Task brief ->
Quote the listing verbatim from the line containing "Examining what is" through the end of the listing, leaving out any pictures.

###

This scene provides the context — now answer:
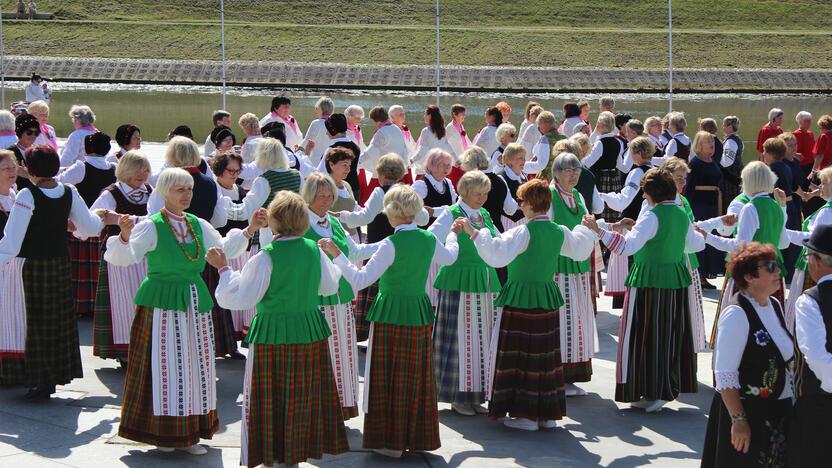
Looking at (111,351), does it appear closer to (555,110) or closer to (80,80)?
(555,110)

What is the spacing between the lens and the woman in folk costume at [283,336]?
5.38 m

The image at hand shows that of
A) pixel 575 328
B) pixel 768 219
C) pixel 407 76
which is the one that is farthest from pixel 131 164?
pixel 407 76

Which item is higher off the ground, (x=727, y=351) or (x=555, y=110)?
(x=555, y=110)

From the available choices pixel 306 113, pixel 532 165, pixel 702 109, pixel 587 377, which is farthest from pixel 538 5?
pixel 587 377

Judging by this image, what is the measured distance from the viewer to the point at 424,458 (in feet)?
20.2

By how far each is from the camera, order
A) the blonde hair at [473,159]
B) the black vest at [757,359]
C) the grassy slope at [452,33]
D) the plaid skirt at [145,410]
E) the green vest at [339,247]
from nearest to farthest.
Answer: the black vest at [757,359], the plaid skirt at [145,410], the green vest at [339,247], the blonde hair at [473,159], the grassy slope at [452,33]

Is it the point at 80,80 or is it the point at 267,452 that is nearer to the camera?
the point at 267,452

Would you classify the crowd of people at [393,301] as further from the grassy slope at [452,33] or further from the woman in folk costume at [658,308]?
the grassy slope at [452,33]

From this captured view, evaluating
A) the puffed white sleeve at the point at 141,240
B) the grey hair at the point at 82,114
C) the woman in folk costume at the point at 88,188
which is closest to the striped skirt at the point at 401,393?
the puffed white sleeve at the point at 141,240

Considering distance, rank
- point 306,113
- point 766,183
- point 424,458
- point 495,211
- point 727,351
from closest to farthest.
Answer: point 727,351
point 424,458
point 766,183
point 495,211
point 306,113

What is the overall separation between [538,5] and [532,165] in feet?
146

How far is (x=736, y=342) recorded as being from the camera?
4578 millimetres

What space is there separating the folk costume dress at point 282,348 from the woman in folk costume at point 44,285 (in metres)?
1.72

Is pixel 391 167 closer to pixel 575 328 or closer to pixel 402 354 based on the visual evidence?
pixel 575 328
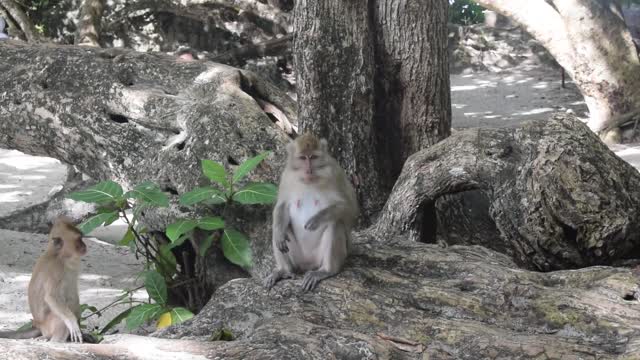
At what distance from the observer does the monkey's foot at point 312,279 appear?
3.82 m

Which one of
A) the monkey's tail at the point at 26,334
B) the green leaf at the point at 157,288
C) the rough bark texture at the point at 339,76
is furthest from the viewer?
the rough bark texture at the point at 339,76

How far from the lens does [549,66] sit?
53.2ft

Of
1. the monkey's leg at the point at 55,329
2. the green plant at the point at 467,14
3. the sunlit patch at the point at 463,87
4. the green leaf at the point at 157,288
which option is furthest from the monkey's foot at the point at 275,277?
the green plant at the point at 467,14

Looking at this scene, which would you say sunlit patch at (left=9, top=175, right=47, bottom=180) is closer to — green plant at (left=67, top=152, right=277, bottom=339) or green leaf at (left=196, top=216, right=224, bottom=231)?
green plant at (left=67, top=152, right=277, bottom=339)

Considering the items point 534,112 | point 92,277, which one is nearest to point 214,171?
point 92,277

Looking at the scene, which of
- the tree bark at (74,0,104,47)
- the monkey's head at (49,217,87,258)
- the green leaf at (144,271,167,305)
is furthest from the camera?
the tree bark at (74,0,104,47)

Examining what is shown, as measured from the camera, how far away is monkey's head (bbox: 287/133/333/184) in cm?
424

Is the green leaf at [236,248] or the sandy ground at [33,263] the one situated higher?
the green leaf at [236,248]

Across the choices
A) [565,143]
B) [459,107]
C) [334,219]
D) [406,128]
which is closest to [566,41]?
[459,107]

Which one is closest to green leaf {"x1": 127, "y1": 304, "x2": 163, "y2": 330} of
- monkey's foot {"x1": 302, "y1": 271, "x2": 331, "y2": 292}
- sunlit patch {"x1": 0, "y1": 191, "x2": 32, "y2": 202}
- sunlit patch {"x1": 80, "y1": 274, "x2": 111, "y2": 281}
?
monkey's foot {"x1": 302, "y1": 271, "x2": 331, "y2": 292}

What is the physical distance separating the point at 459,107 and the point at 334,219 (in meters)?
9.71

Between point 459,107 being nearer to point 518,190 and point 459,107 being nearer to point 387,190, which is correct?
point 387,190

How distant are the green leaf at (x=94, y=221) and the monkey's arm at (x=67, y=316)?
33.4 inches

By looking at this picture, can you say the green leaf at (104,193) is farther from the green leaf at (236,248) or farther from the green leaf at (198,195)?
the green leaf at (236,248)
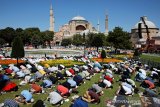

###

Final answer ->
Examining what is shown, as measured from the camera, how far away is monkey's head (bbox: 287/133/333/184) in cm?
424

Is the green leaf at [236,248] or the sandy ground at [33,263] the one situated higher?
the green leaf at [236,248]

Across the choices
A) [565,143]
B) [459,107]
C) [334,219]
D) [406,128]
which is closest to [566,41]?
[459,107]

Which one is closest to green leaf {"x1": 127, "y1": 304, "x2": 163, "y2": 330} of
- monkey's foot {"x1": 302, "y1": 271, "x2": 331, "y2": 292}
- sunlit patch {"x1": 0, "y1": 191, "x2": 32, "y2": 202}
- sunlit patch {"x1": 80, "y1": 274, "x2": 111, "y2": 281}
?
monkey's foot {"x1": 302, "y1": 271, "x2": 331, "y2": 292}

What is the physical distance separating the point at 459,107 and the point at 334,219 (in meters)?
9.71

Between point 459,107 being nearer to point 518,190 and point 459,107 being nearer to point 387,190, which is correct?
point 387,190

How distant are the green leaf at (x=94, y=221) and the monkey's arm at (x=67, y=316)?
33.4 inches

By looking at this picture, can you say the green leaf at (104,193) is farther from the green leaf at (236,248) or farther from the green leaf at (198,195)?
the green leaf at (236,248)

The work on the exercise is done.